In general Ireland has a compassionate process after death, it is one of the strengths of our society. Customs can differ a bit in different districts though, and they are flexible enough to accommodate different circumstances. I know around Cross' wakes were traditionally in houses while my Louth relatives often rested in funeral homes.
If at first you don't succeed, then goto Plan B

brokencrossbar1

My mother's wake was one of the most difficult yet comforting things I ever have had to do.  It's funny how age make things seem different as I was 22 when my dad died and his wake was very different as I was not as involved in the whole 'wake' thing whereas at my mum's I was really the 'man of the house' and it was a completely different experience.  The thing I found difficult to come to terms with was the amount of people who came.  There were queues out our street to the road and I reckon over 3000 people came through the house at least during a 2 day period.  That blew me away and it helped with a lot of healing as it made me realize how people felt about my mother and our family as a whole.  I gained great strength from that as I never felt alone.

J70

When we finally got our family member home, neighbours and relatives pitched together for the wake, grave digging etc. Very, very supportive! 
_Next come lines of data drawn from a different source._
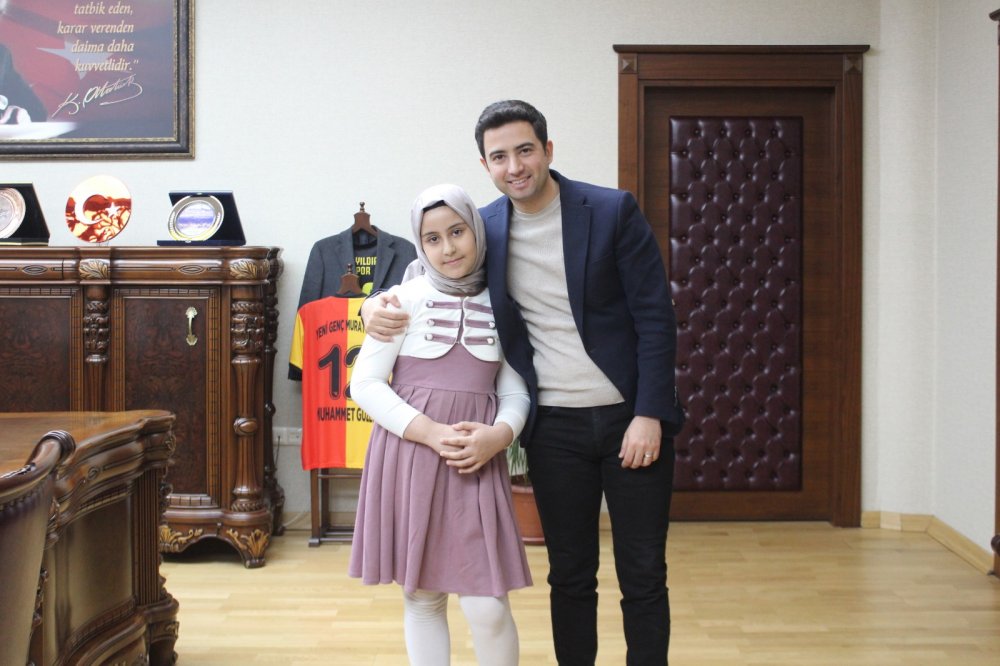 KAYMAKAM  GÜZEL TÜRKİYE BİRİNCİSİNİ  AĞIRLADI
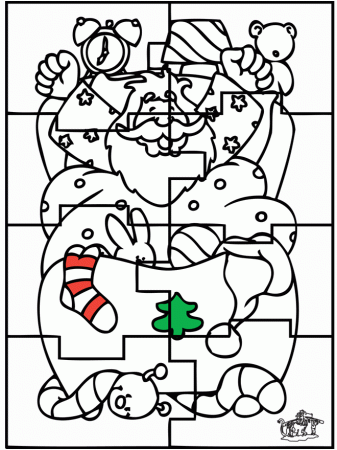 Santa Claus Puzzle - Craft Christmas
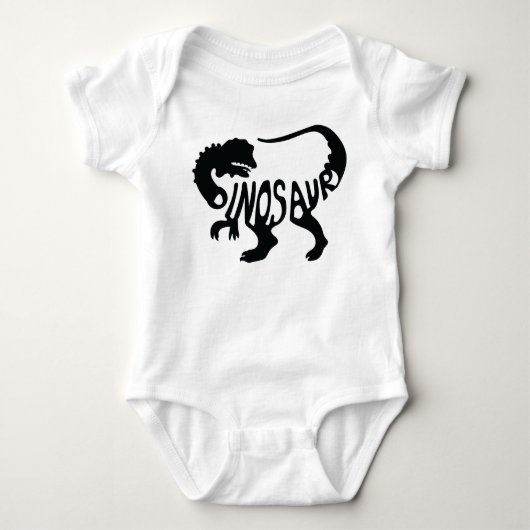 Dinosaur Fossil Baby Strampler (Vorderseite)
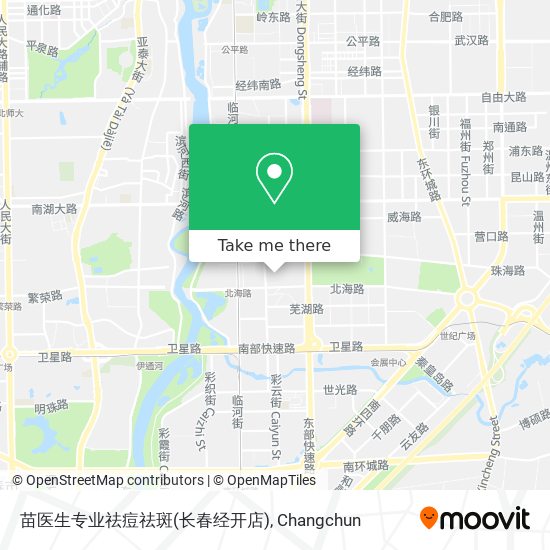 苗医生专业祛痘祛斑(长春经开店) map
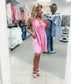 Mineral Wash Sleeveless Knot V Neck Pleated Denim Romper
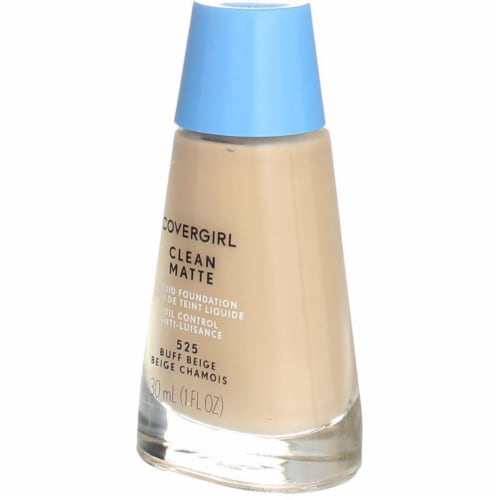 CoverGirl Clean 525 Buff Beige Oil Control Liquid Foundation Perspective: left
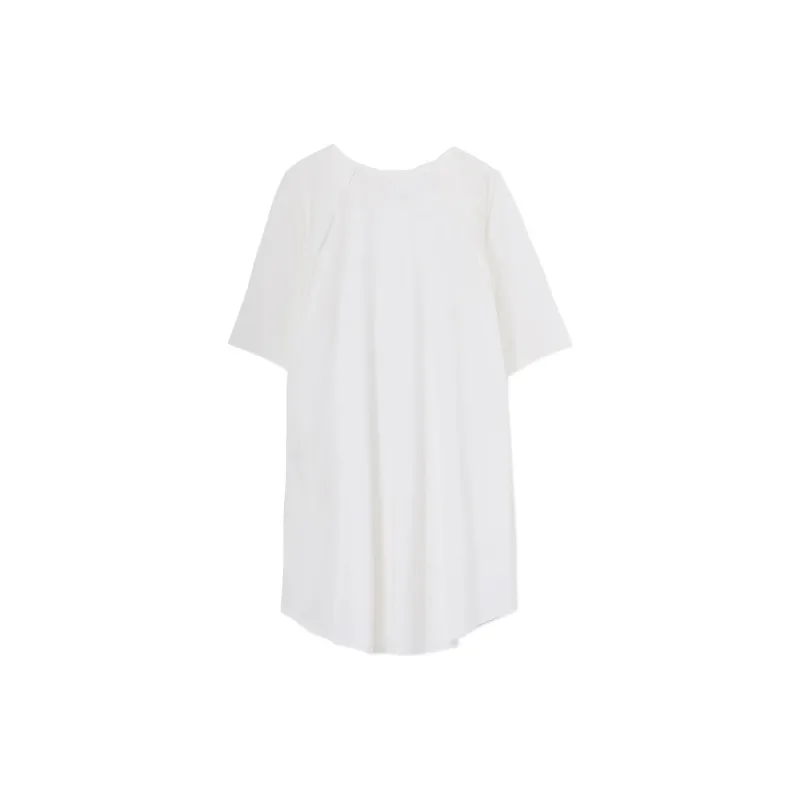 Yohji Yamamoto Short Sleeved Dresses Women's White-1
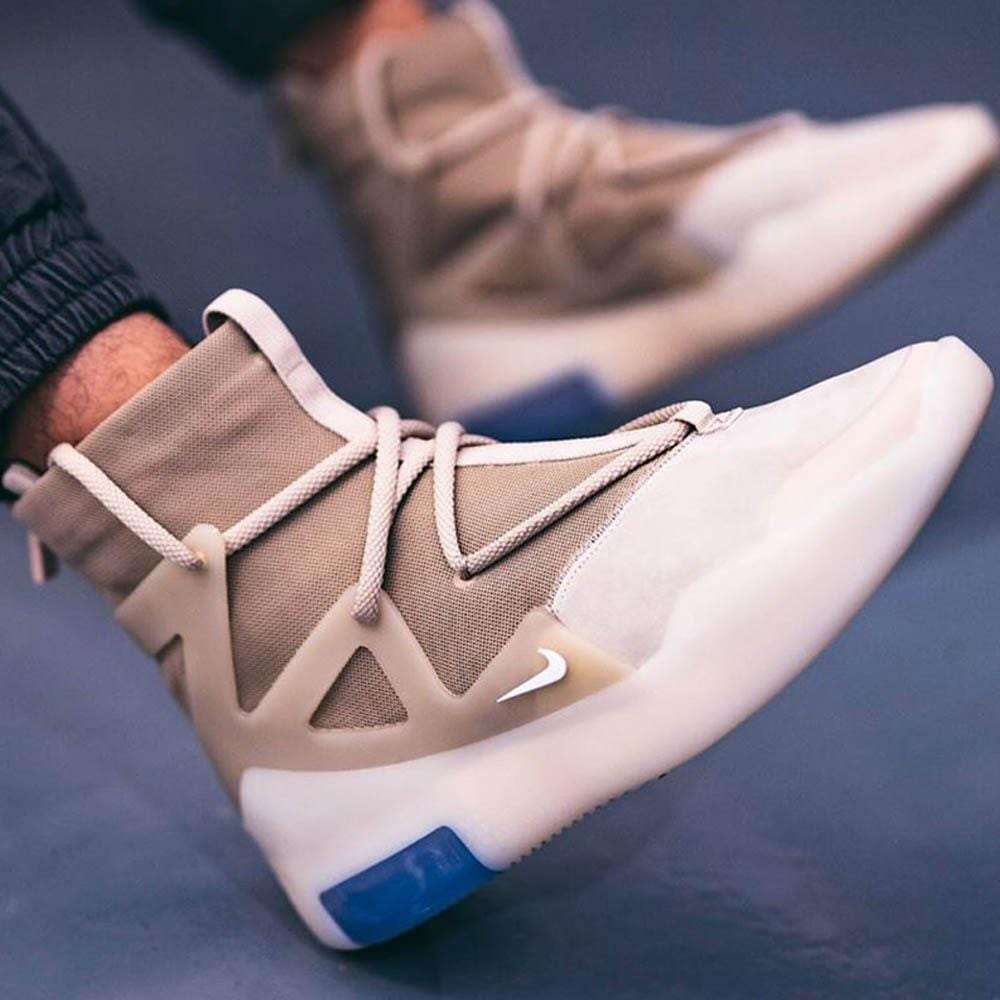 Nike Air Fear Of God 1 'Oatmeal' — UK 3 | EU 35.5 | US 3.5 — Back View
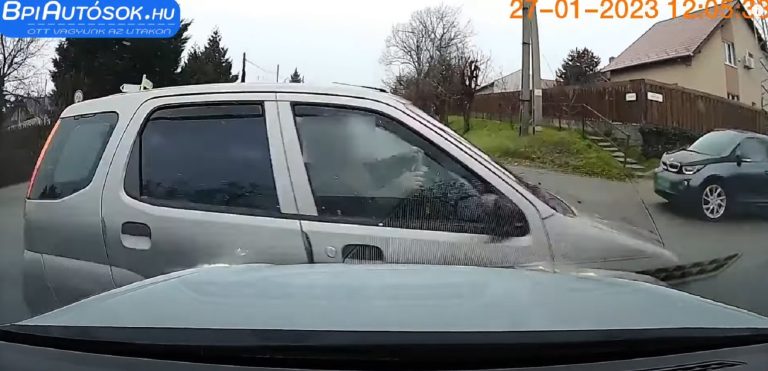 Időzített bomba az ilyen autós: elrettentő videó Érdről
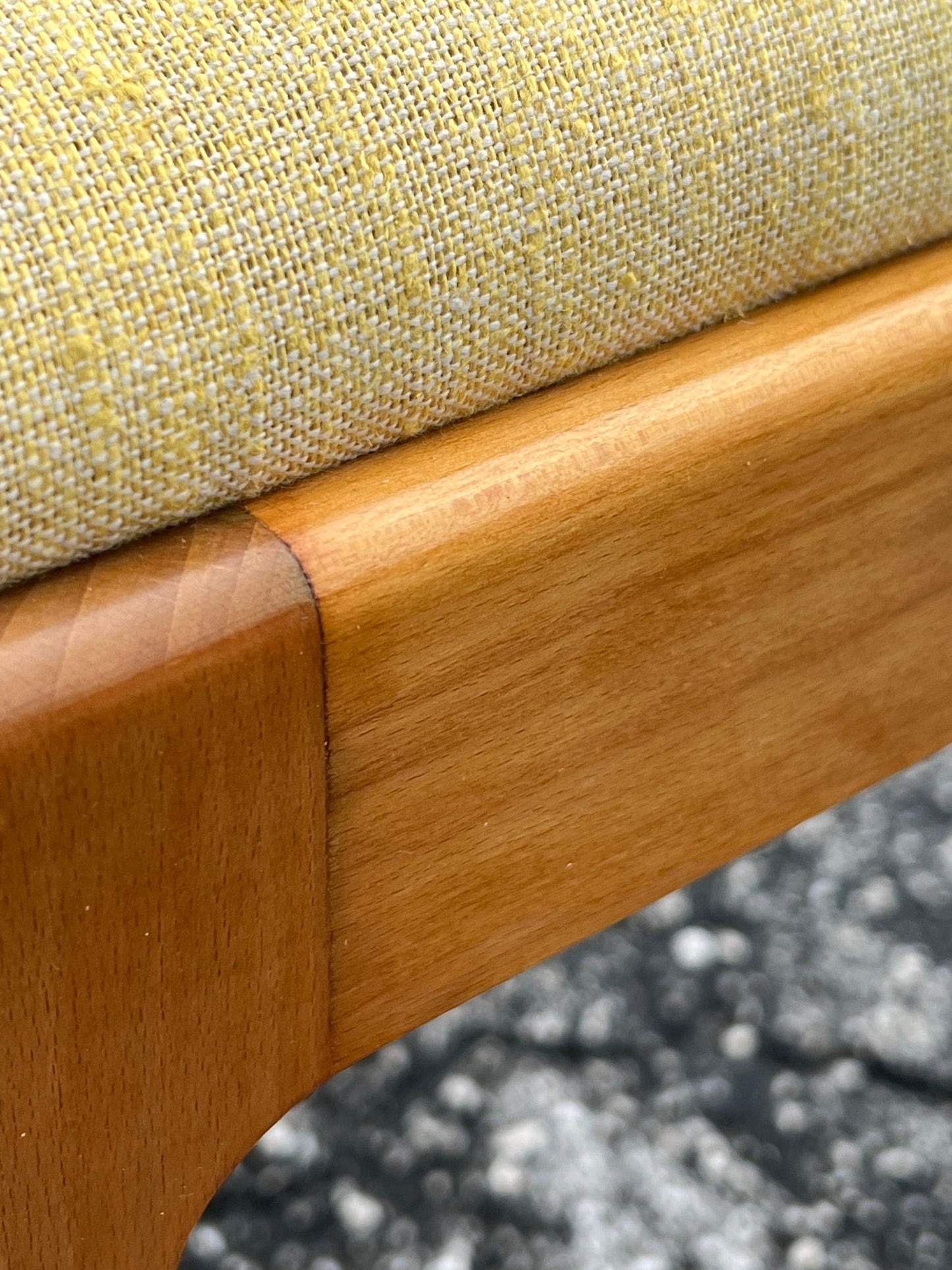 Frisman Vintage Edward Wormley For Drexel Precedent Bench With Upholstered Seat ca' 1950's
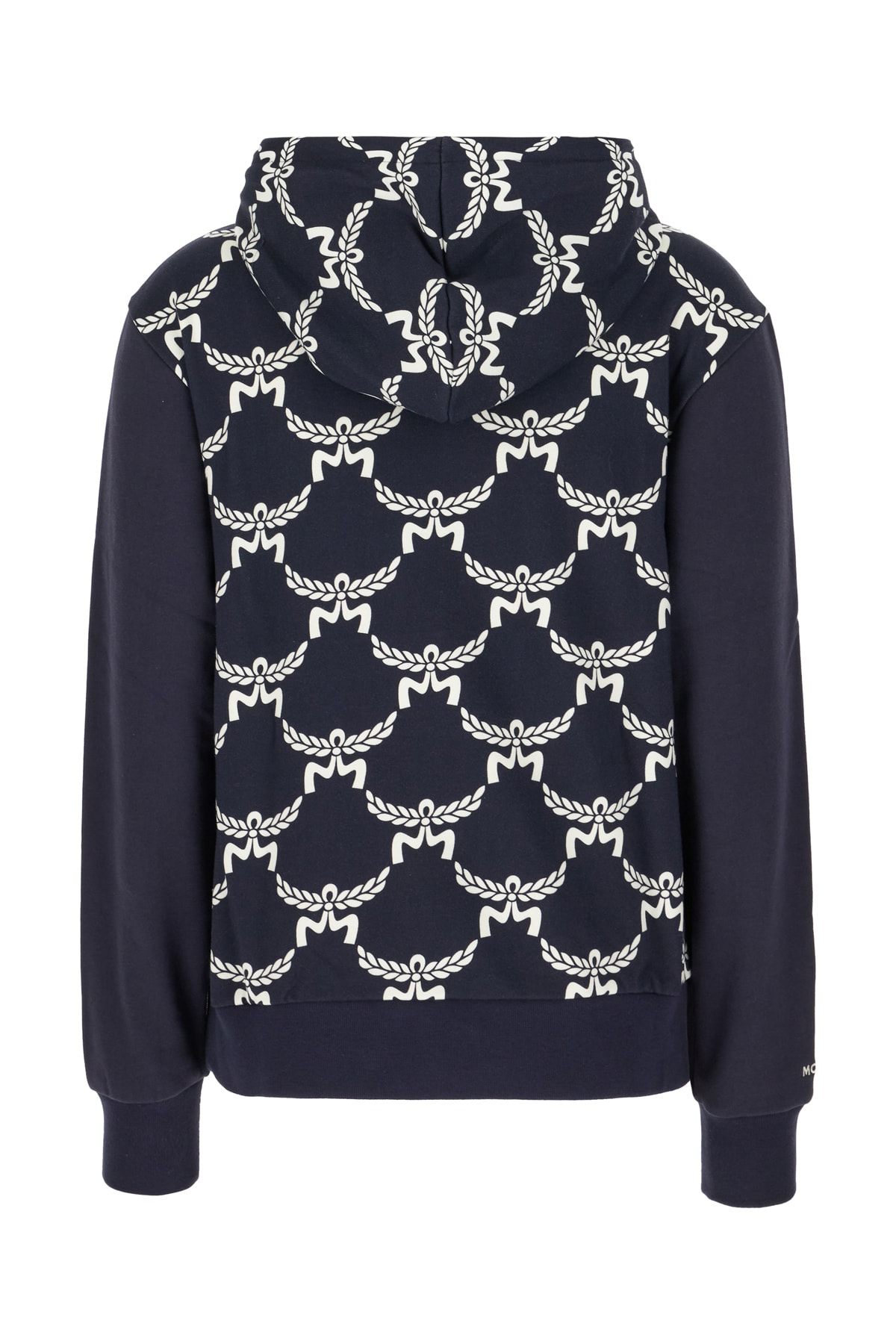 Shop Mcm Printed Cotton Sweatshirt In Navy Blaze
And I'd often found the whole "sorry for your troubles" bit awkward and cliched when I had to utter them, but when you are the bereaved,  it actually is a great comfort.  Not the words themselves,  but the fact that all these people took the time to come and offer them.

Main Street

Quote from: Fiodoir Ard Mhacha on June 18, 2015, 01:38:31 PM
I'm sorry to be so morbid but we've been told to expect the death of a close family member soon. We've heard the reports of the medical consultants and basically, bar a miracle, there's little chance going back - and this will be the first passing of an immediate family member.

I'm the only man left if/when this happens and I want to know, honestly, and in practical terms, what to do, expect, plan for, anticipate and so on.

It happens to everyone and the more informed I can be, the better I can look after things that just need sorted.
Just be yourself and delegate as much as possible of the practical stuff. If you want to do one good thing,  make sure you get the close family together for sufficient time, alone away from the hustle and bustle, to share the emotions and memories in peace. That bit is important because it's all to easy to get distracted from experiencing your own grief in the midst of all the social interaction.
When you will be receiving sympathy expressed  from hundreds ,your attitude will be  just one of deep appreciation that they have taken the trouble to acknowledge your loss, you are not under any pressure to be anybody other than yourself. 

BennyCake

When the wake takes place, it's a good idea to take a quick rest as it's physically and mentally draining. I found myself also becoming dehydrated from the constant meeting and talking and not having time to have a cup of tea or a sandwich. It can be a long few days so you need your energy levels to get through it.